Philippe Jourdan - Avocat

La régularisation a postériori d’une construction illégale

A la suite d’une question du député tendant à savoir si une collectivité est tenue d'accepter une demande tendant à régulariser a posteriori une construction illégale, le Ministre de la cohésion des territoires et des relations avec les collectivités territoriales a répondu en ces termes :

« Lorsqu'une construction ou des travaux ont été réalisés irrégulièrement, soit sans l'obtention du permis de construire nécessaire soit sans respecter le projet de construction autorisé, la délivrance d'un permis de régularisation des travaux non conformes n'est possible que si ces travaux respectent les règles contrôlées par le permis de construire en application de l'article L. 421-6 du code de l'urbanisme.
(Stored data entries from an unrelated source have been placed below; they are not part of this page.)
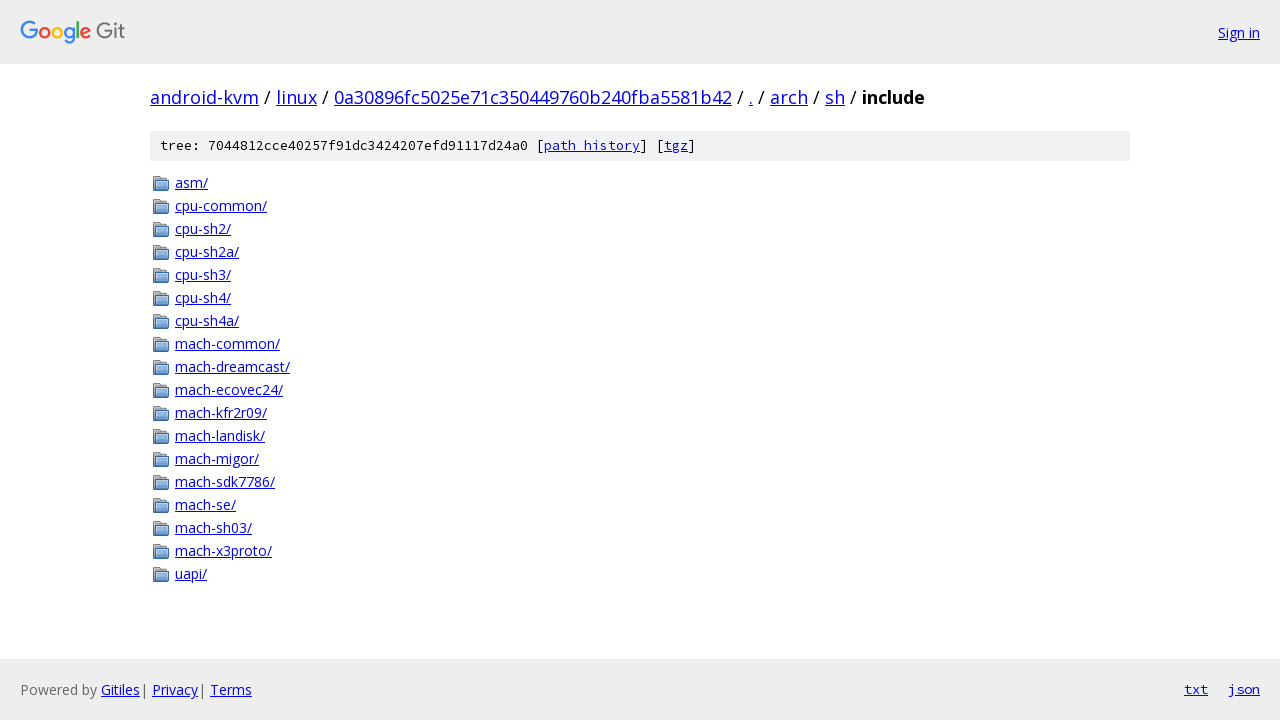

--- FILE ---
content_type: text/html; charset=utf-8
request_url: https://android-kvm.googlesource.com/linux/+/0a30896fc5025e71c350449760b240fba5581b42/arch/sh/include/
body_size: 906
content:
<!DOCTYPE html><html lang="en"><head><meta charset="utf-8"><meta name="viewport" content="width=device-width, initial-scale=1"><title>arch/sh/include - linux - Git at Google</title><link rel="stylesheet" type="text/css" href="/+static/base.css"><!-- default customHeadTagPart --></head><body class="Site"><header class="Site-header"><div class="Header"><a class="Header-image" href="/"><img src="//www.gstatic.com/images/branding/lockups/2x/lockup_git_color_108x24dp.png" width="108" height="24" alt="Google Git"></a><div class="Header-menu"> <a class="Header-menuItem" href="https://accounts.google.com/AccountChooser?faa=1&amp;continue=https://android-kvm.googlesource.com/login/linux/%2B/0a30896fc5025e71c350449760b240fba5581b42/arch/sh/include">Sign in</a> </div></div></header><div class="Site-content"><div class="Container "><div class="Breadcrumbs"><a class="Breadcrumbs-crumb" href="/?format=HTML">android-kvm</a> / <a class="Breadcrumbs-crumb" href="/linux/">linux</a> / <a class="Breadcrumbs-crumb" href="/linux/+/0a30896fc5025e71c350449760b240fba5581b42">0a30896fc5025e71c350449760b240fba5581b42</a> / <a class="Breadcrumbs-crumb" href="/linux/+/0a30896fc5025e71c350449760b240fba5581b42/">.</a> / <a class="Breadcrumbs-crumb" href="/linux/+/0a30896fc5025e71c350449760b240fba5581b42/arch">arch</a> / <a class="Breadcrumbs-crumb" href="/linux/+/0a30896fc5025e71c350449760b240fba5581b42/arch/sh">sh</a> / <span class="Breadcrumbs-crumb">include</span></div><div class="TreeDetail"><div class="u-sha1 u-monospace TreeDetail-sha1">tree: 7044812cce40257f91dc3424207efd91117d24a0 [<a href="/linux/+log/0a30896fc5025e71c350449760b240fba5581b42/arch/sh/include">path history</a>] <span>[<a href="/linux/+archive/0a30896fc5025e71c350449760b240fba5581b42/arch/sh/include.tar.gz">tgz</a>]</span></div><ol class="FileList"><li class="FileList-item FileList-item--gitTree" title="Tree - asm/"><a class="FileList-itemLink" href="/linux/+/0a30896fc5025e71c350449760b240fba5581b42/arch/sh/include/asm/">asm/</a></li><li class="FileList-item FileList-item--gitTree" title="Tree - cpu-common/"><a class="FileList-itemLink" href="/linux/+/0a30896fc5025e71c350449760b240fba5581b42/arch/sh/include/cpu-common/">cpu-common/</a></li><li class="FileList-item FileList-item--gitTree" title="Tree - cpu-sh2/"><a class="FileList-itemLink" href="/linux/+/0a30896fc5025e71c350449760b240fba5581b42/arch/sh/include/cpu-sh2/">cpu-sh2/</a></li><li class="FileList-item FileList-item--gitTree" title="Tree - cpu-sh2a/"><a class="FileList-itemLink" href="/linux/+/0a30896fc5025e71c350449760b240fba5581b42/arch/sh/include/cpu-sh2a/">cpu-sh2a/</a></li><li class="FileList-item FileList-item--gitTree" title="Tree - cpu-sh3/"><a class="FileList-itemLink" href="/linux/+/0a30896fc5025e71c350449760b240fba5581b42/arch/sh/include/cpu-sh3/">cpu-sh3/</a></li><li class="FileList-item FileList-item--gitTree" title="Tree - cpu-sh4/"><a class="FileList-itemLink" href="/linux/+/0a30896fc5025e71c350449760b240fba5581b42/arch/sh/include/cpu-sh4/">cpu-sh4/</a></li><li class="FileList-item FileList-item--gitTree" title="Tree - cpu-sh4a/"><a class="FileList-itemLink" href="/linux/+/0a30896fc5025e71c350449760b240fba5581b42/arch/sh/include/cpu-sh4a/">cpu-sh4a/</a></li><li class="FileList-item FileList-item--gitTree" title="Tree - mach-common/"><a class="FileList-itemLink" href="/linux/+/0a30896fc5025e71c350449760b240fba5581b42/arch/sh/include/mach-common/">mach-common/</a></li><li class="FileList-item FileList-item--gitTree" title="Tree - mach-dreamcast/"><a class="FileList-itemLink" href="/linux/+/0a30896fc5025e71c350449760b240fba5581b42/arch/sh/include/mach-dreamcast/">mach-dreamcast/</a></li><li class="FileList-item FileList-item--gitTree" title="Tree - mach-ecovec24/"><a class="FileList-itemLink" href="/linux/+/0a30896fc5025e71c350449760b240fba5581b42/arch/sh/include/mach-ecovec24/">mach-ecovec24/</a></li><li class="FileList-item FileList-item--gitTree" title="Tree - mach-kfr2r09/"><a class="FileList-itemLink" href="/linux/+/0a30896fc5025e71c350449760b240fba5581b42/arch/sh/include/mach-kfr2r09/">mach-kfr2r09/</a></li><li class="FileList-item FileList-item--gitTree" title="Tree - mach-landisk/"><a class="FileList-itemLink" href="/linux/+/0a30896fc5025e71c350449760b240fba5581b42/arch/sh/include/mach-landisk/">mach-landisk/</a></li><li class="FileList-item FileList-item--gitTree" title="Tree - mach-migor/"><a class="FileList-itemLink" href="/linux/+/0a30896fc5025e71c350449760b240fba5581b42/arch/sh/include/mach-migor/">mach-migor/</a></li><li class="FileList-item FileList-item--gitTree" title="Tree - mach-sdk7786/"><a class="FileList-itemLink" href="/linux/+/0a30896fc5025e71c350449760b240fba5581b42/arch/sh/include/mach-sdk7786/">mach-sdk7786/</a></li><li class="FileList-item FileList-item--gitTree" title="Tree - mach-se/"><a class="FileList-itemLink" href="/linux/+/0a30896fc5025e71c350449760b240fba5581b42/arch/sh/include/mach-se/">mach-se/</a></li><li class="FileList-item FileList-item--gitTree" title="Tree - mach-sh03/"><a class="FileList-itemLink" href="/linux/+/0a30896fc5025e71c350449760b240fba5581b42/arch/sh/include/mach-sh03/">mach-sh03/</a></li><li class="FileList-item FileList-item--gitTree" title="Tree - mach-x3proto/"><a class="FileList-itemLink" href="/linux/+/0a30896fc5025e71c350449760b240fba5581b42/arch/sh/include/mach-x3proto/">mach-x3proto/</a></li><li class="FileList-item FileList-item--gitTree" title="Tree - uapi/"><a class="FileList-itemLink" href="/linux/+/0a30896fc5025e71c350449760b240fba5581b42/arch/sh/include/uapi/">uapi/</a></li></ol></div></div> <!-- Container --></div> <!-- Site-content --><footer class="Site-footer"><div class="Footer"><span class="Footer-poweredBy">Powered by <a href="https://gerrit.googlesource.com/gitiles/">Gitiles</a>| <a href="https://policies.google.com/privacy">Privacy</a>| <a href="https://policies.google.com/terms">Terms</a></span><span class="Footer-formats"><a class="u-monospace Footer-formatsItem" href="?format=TEXT">txt</a> <a class="u-monospace Footer-formatsItem" href="?format=JSON">json</a></span></div></footer></body></html>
L'autorité compétente, saisie d'une demande de permis de construire destinée à régulariser une construction édifiée sans autorisation, doit procéder à l'instruction de celle-ci dans les conditions de droit commun (réponses n° 6084 et 26542 publiées au Journal officiel de l'Assemblée nationale des 11 mai 1998 et 19 février 2001). C'est ainsi que dans le cas où ces travaux ne respectent pas, en particulier, les règles fixées par le ou les documents d'urbanisme qui leur sont opposables à la date de la décision sur la demande de permis de régularisation, et non à la date à laquelle ils ont été effectués, le permis de régularisation ne peut être délivré. Les travaux qui ne peuvent être régularisés par une autorisation d'urbanisme doivent donc être démolis ou mis en conformité avec les règles d'urbanisme en vigueur. Dans cette même hypothèse, le juge pénal peut ordonner la démolition de la construction en cause ou sa mise en conformité (article L. 480-5 du code précité). Par ailleurs, lorsque les travaux concernés sont réalisés sur une construction ou partie de construction elle-même édifiée irrégulièrement, le permis de construire de régularisation ne peut être délivré que pour l'ensemble des travaux non autorisés (cf. notamment, CE, 9 mars 1984, Macé, req. no 41314 ; 9 juillet 1986, Thalamy, req. no 51172). Enfin, la délivrance d'un permis de régularisation n'a pas pour effet de faire disparaître l'infraction commise (cf. Cass. Crim. 26 février 1964, Bull. crim., no 70157), et les sanctions pénales prévues par le code de l'urbanisme peuvent être prononcées par la juridiction judiciaire compétente ».

Question écrite n° 09985 de M. Jean Louis Masson (Moselle - NI) publiée dans le JO Sénat du11/04/2019 – page 1917

Réponse ministérielle publiée dans le JO Sénat du 10/10/2019 – page 5150.